● **Record extracts**
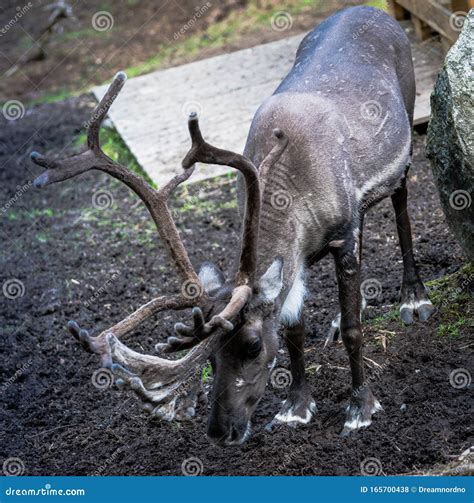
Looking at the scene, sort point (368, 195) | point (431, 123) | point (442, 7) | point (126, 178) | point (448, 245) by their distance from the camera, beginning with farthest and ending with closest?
1. point (442, 7)
2. point (448, 245)
3. point (431, 123)
4. point (368, 195)
5. point (126, 178)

● **Written exercise**
Can you format every line of the records above as a numbered list, leaving out blank lines and the pictures?

● **Task answer**
1. Looking at the scene, sort point (368, 195) | point (431, 123) | point (442, 7) | point (126, 178) | point (448, 245) by their distance from the camera, beginning with farthest and ending with closest?
2. 1. point (442, 7)
3. 2. point (448, 245)
4. 3. point (431, 123)
5. 4. point (368, 195)
6. 5. point (126, 178)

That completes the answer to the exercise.